Did you ever have that conversation where you ask somebody about his raid progress, and he answers “not bad, we got that boss down to X%”? That is a more positive way of saying that they wiped all evening on that raid boss. In World of Warcraft and most other games which have raids, the challenge of each raid boss is binary: Either you are able to kill him, or you wipe. Wiping has become such a standard part of raiding that people actually complained when Blizzard tried to limit how often a raid could wipe per week in Icecrown. And I have to wonder why that is so, and whether we could have a more variable system of raid boss challenge.
Now the same raid boss already exists in different difficulty levels, as 10- or 25-man raid, as normal or heroic. That isn’t quite optimal, as whether you have 9 or 24 friends isn’t all that strongly correlated with your raiding skill, and heroic mode you’d have to choose in advance. So let’s have a look at that “we got the boss down to X%” phrase: It tells us that while the game only knows binary yes or no, the players are looking for a way to measure progress on a sliding scale. Couldn’t the game provide that? And what exactly happened when the boss was at X% and the raid wiped? In some cases the end of the raid combat is given by an enrage timer: If you haven’t beaten the boss after 10 minutes, he suddenly becomes super-powerful and wipes the raid. Time is part of the challenge, and killing a boss faster is obviously better. So why not make that part of the raid boss challenge design?
A very simple way to redesign raid bosses as a more variable challenge would be to remove the enrage timers, and instead have a timer which determines how much loot the raid gets from a boss.
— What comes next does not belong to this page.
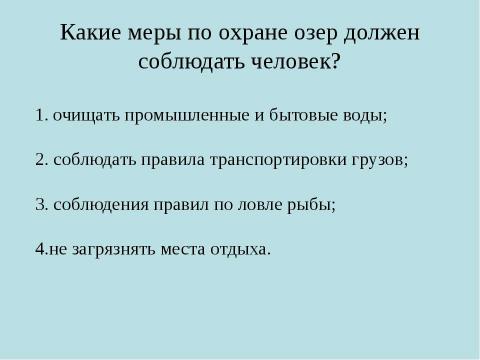 Презентация на тему "Озера" по географии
There would still be the possibility to wipe without killing the boss, but now not every kill is equal. If it takes your raid forever to bring that boss down, you’d only get a single epic, and only 1 emblem per player. And then there are two or three steps on the timer (preferably well indicated on the UI), where if you kill the boss inside this many minutes, you’ll get more rewards in the form of more epics and emblems, with possibly an achievement and title for the fastest step.
Such a design would help both the casual and the hardcore: The casual would get further into the raid dungeon, killing more bosses, but getting only minimal rewards for each. The hardcore wouldn’t be completely bored about having to kill the early bosses of a raid dungeon every week, but would have an additional challenge to try and do better. Another advantage would be that putting an emphasis on time as success criterion would somewhat increase the responsibility of the damage dealing classes, while in a binary kill or wipe system it is usually the healers or tanks that carry the most responsibility (or at least the blame if things go wrong). And best of all, the raid would not have to choose the challenge level before the fight starts, but would see how good they were at the end of the fight.
So what do you think? Should a raid boss give out better rewards if killed faster?